Labour has vowed to put creativity back at the “heart of the school curriculum” when it is next in government, claiming it plans to ensure “arts are not sidelined” from education.
Its pledge comes as Prince Charles this week convened an event of leading arts figures , including Andrew Lloyd Webber, which aimed to lobby for the arts and its role in education.
Labour said it had deep concerns about the decline of arts subjects in schools and has outlined a series of pledges should it come into power.
These include an arts pupil premium for every primary school in England, worth £160 million a year, to invest in projects that support cultural activities.
It has also vowed to launch a “creative careers advice campaign” to demonstrate to students the range of careers available.
Earlier this year, figures showed the number of GCSE students sitting creative subjects has slipped by 10% on last year, with drama uptake dropping by 5.3% on 2017 .

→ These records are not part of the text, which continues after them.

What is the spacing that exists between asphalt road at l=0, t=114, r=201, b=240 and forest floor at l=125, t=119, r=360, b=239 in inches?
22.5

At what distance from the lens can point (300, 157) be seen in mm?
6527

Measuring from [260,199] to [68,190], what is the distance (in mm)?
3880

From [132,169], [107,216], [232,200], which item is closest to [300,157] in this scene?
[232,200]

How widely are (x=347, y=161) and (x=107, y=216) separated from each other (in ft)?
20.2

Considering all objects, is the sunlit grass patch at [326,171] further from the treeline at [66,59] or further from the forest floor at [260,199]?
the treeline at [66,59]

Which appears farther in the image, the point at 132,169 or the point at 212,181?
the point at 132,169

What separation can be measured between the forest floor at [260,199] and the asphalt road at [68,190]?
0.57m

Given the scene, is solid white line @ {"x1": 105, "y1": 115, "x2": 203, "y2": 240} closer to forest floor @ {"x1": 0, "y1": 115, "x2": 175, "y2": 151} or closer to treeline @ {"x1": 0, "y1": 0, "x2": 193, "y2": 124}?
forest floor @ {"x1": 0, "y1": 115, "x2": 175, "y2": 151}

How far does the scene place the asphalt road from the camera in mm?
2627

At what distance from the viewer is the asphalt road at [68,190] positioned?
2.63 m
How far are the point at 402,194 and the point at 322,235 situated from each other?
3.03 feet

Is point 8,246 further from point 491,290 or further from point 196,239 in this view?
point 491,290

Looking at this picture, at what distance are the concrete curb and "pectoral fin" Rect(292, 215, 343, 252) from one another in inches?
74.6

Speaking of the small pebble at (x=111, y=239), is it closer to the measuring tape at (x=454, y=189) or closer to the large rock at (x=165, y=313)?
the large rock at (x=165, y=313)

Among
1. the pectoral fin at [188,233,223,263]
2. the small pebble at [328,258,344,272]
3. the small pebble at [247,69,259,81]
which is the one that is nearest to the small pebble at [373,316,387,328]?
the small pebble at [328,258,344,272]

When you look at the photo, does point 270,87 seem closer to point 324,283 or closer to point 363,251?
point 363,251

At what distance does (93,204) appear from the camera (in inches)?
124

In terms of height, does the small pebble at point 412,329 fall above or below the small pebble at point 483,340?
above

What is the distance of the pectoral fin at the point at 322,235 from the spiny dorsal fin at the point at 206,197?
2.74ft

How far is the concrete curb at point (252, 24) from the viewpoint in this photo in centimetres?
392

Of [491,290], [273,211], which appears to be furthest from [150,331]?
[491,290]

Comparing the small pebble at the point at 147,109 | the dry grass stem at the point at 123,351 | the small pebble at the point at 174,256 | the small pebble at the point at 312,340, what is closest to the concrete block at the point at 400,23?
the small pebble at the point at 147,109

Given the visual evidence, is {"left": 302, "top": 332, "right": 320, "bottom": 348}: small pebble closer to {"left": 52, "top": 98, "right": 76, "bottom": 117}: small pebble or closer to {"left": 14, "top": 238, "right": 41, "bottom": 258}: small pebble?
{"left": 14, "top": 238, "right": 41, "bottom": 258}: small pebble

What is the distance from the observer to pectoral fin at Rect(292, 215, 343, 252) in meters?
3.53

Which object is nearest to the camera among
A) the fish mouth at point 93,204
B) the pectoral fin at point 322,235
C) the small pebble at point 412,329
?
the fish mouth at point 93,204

Labour has also calculated whether students eligible for free school meals are more or less likely to take GSCEs and A levels in arts subjects.
It has found that 0.5% of students eligible for free school meals took A-level music in 2016/17, compared with 1.2% of all students.
Similarly, 2.4% of FSM students took A-level drama, compared with 3.3% of all students.
As part of its planned measures, Labour said it would review the English Baccalaureate to make sure arts subjects are not squeezed out.
Shadow culture secretary Tom Watson said every child should be able to “access the wonder and enjoyment that arts and creative endeavours bring”.
He said that performance measure the EBacc, which does not include arts subjects, was “sidelining vital creative subjects year by year”.
“It will cause us to miss out on potential artists, musicians and actors of the future and it will make the UK’s arts and culture the preserve of the few and even posher than it already is,” he added.